Participants in the Consultation on Contemporary Mission in Global Christianity. Photo: LWF/S. Gallay

LWF Global Consultation on Contemporary Mission in Global Christianity

(LWI) – As Lutheran churches approach the 500th Reformation anniversary in 2017, how do they understand mission in a holistic way, how is it carried out, where is it taught and what are some of the best practices in their fundamental goal to proclaim the gospel of Jesus Christ?

The Lutheran World Federation (LWF) has invited 80 mission practitioners to discuss some of these questions and other contemporary issues for the church today at a global gathering, 17-18 November, in Geneva. The Consultation on Contemporary Mission in Global Christianity will explore the current trends of mission on different continents, contemplate key challenges and map out a strategic approach for holistic mission at the LWF Twelfth Assembly in May 2017.

Participants include heads of mission agencies, LWF member church departments, and other bodies that support LWF’s work through the Department for Mission and Development (DMD).

DMD Director Rev. Dr Fidon Mwombeki points out that while discussion about holistic mission in the LWF is a continuous process that begun already in 1946, with several meetings at regional and global level since, its strategic approach needs to be reviewed critically in a communion of churches with quite diverse theological, historical and geographical contexts.

“We need this consensus building of minds to discern together our contemporary discovery of the gospel that liberated Martin Luther into Reformation nearly 500 years ago,” said Mwombeki, who will present a 70-year overview of LWF’s participation in and contribution to mission work at the consultation.

“We need this consensus building of minds to discern together our contemporary discovery of the gospel that liberated Martin Luther into Reformation nearly 500 years ago.”
Rev.
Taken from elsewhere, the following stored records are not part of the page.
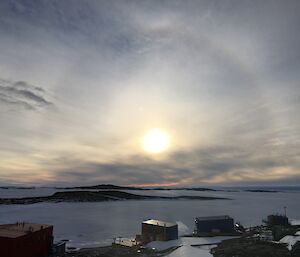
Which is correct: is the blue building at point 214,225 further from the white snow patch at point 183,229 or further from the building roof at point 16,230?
the building roof at point 16,230

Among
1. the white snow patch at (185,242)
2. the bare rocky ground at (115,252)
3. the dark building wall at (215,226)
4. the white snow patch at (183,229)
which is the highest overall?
the dark building wall at (215,226)

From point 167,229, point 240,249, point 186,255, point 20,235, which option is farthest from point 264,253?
point 20,235

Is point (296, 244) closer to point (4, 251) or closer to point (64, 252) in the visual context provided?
point (64, 252)

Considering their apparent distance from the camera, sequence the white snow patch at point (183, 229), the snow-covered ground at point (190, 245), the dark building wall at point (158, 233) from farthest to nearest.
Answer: the white snow patch at point (183, 229) → the dark building wall at point (158, 233) → the snow-covered ground at point (190, 245)

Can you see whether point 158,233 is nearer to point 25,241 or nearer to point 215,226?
point 215,226

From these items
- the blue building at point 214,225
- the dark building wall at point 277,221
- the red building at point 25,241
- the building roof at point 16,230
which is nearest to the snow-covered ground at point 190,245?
the blue building at point 214,225

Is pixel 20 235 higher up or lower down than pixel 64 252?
higher up

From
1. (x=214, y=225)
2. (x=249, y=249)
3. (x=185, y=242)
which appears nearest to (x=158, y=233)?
(x=185, y=242)
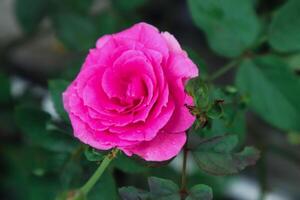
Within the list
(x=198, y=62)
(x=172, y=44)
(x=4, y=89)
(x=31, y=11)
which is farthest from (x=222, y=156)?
(x=31, y=11)

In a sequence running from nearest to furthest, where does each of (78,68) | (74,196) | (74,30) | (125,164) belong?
1. (74,196)
2. (125,164)
3. (78,68)
4. (74,30)

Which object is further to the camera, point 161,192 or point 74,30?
point 74,30

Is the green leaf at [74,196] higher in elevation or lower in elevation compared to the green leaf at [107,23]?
higher

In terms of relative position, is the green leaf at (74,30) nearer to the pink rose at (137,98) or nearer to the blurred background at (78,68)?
the blurred background at (78,68)

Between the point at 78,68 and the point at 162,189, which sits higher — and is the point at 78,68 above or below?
below

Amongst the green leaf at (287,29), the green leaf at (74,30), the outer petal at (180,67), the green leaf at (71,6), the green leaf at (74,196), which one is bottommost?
the green leaf at (74,30)

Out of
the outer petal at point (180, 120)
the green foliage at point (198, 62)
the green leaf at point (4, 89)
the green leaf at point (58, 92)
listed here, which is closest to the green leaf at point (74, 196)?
the outer petal at point (180, 120)

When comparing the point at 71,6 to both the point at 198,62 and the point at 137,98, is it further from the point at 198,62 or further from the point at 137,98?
the point at 137,98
Dr Fidon Mwombeki, LWF

“Most of the churches in all continents these days are taking mission more seriously than they did several years ago. What the church is, what happens when its numbers shrink or grow exponentially, how the Lutheran church takes advantage of modern communication possibilities, assumes its role in advocacy and so forth, are now issues even in countries where they were not before,” he added.

The consultation will open with eucharistic worship at the Ecumenical Center Chapel, during which LWF General Secretary Rev. Dr Martin Junge will preach, and clergy from among the participants will assist with other elements of the liturgy.

Keynote speaker Rev. Dr Rafael Malpica Padilla, director for Global Mission at the Evangelical Lutheran Church in America, will present the contemporary and ecumenical issues concerning global mission today. A participant from each of the seven LWF regions—Africa, Asia, Europe, Central Eastern Europe, Central Western Europe, Nordic Countries, Latin America and the Caribbean, and North America—will elaborate the main topics and challenges for churches there.

Group work will be based on topics suggested by participants. These include church planting and discipleship; diaconal service and development from a Lutheran perspective; advocacy as a strategic engagement of mission; charismatic movement in the Lutheran church; and theological training for mission, among others.

“In the midst of so many other issues today, discussion on what we mean by mission must be sustained, especially as we get to the threshold of the next 500 years of the Lutheran church,” Mwombeki concluded.